A molecule is a tightly bound group of atoms held together by interactions among their orbiting electrons—interactions that we call chemical bonds. Much like atoms, molecules can exist only in certain well-defined energy states, and again like atoms, molecules produce emission or absorption spectral lines when they make a transition from one state to another. Because molecules are more complex than individual atoms, the rules of molecular physics are also much more complex. Nevertheless, as with atomic spectral lines, painstaking experimental work over many decades has determined the precise frequencies (or wavelengths) at which millions of molecules emit and absorb radiation.
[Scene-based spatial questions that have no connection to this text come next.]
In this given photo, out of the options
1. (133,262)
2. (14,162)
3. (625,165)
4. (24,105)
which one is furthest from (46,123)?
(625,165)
In addition to the lines resulting from electron transitions, molecular lines result from two other kinds of change not possible in atoms: molecules can rotate, and they can vibrate. Figure 4.14 illustrates these basic molecular motions. Molecules rotate and vibrate in specific ways. Just as with atomic states, only certain spins and vibrations are allowed by the rules of molecular physics. When a molecule changes its rotational state or its vibrational state, a photon is emitted or absorbed. Spectral lines characteristic of the specific kind of molecule result. These lines are molecular fingerprints, just like their atomic counterparts, enabling researchers to identify and study one kind of molecule to the exclusion of all others.

Figure 4.14 Molecules can change in three ways while emitting or absorbing electromagnetic radiation. Sketched here is the molecule carbon monoxide (CO) experiencing (a) a change in electron arrangement in which an electron in the outermost orbital of the oxygen atom drops to a lower-energy state, (b) a change in rotational state, and (c) a change in vibrational state.

As a rule of thumb, we can say that

  1. Electron transitions within molecules produce visible and ultraviolet spectral-line features.
  2. Changes in molecular vibration produce infrared spectral features.
  3. Changes in molecular rotation produce spectral lines in the radio part of the electromagnetic spectrum.

Molecular lines usually bear little resemblance to the spectral lines associated with their component atoms. For example, Figure 4.15(a) shows the emission spectrum of the simplest molecule known—molecular hydrogen. Notice how different it is from the spectrum of atomic hydrogen shown in part (b) of the figure.

Figure 4.15 (a) The spectrum of molecular hydrogen. Notice how it differs from the spectrum of the simpler atomic hydrogen (b).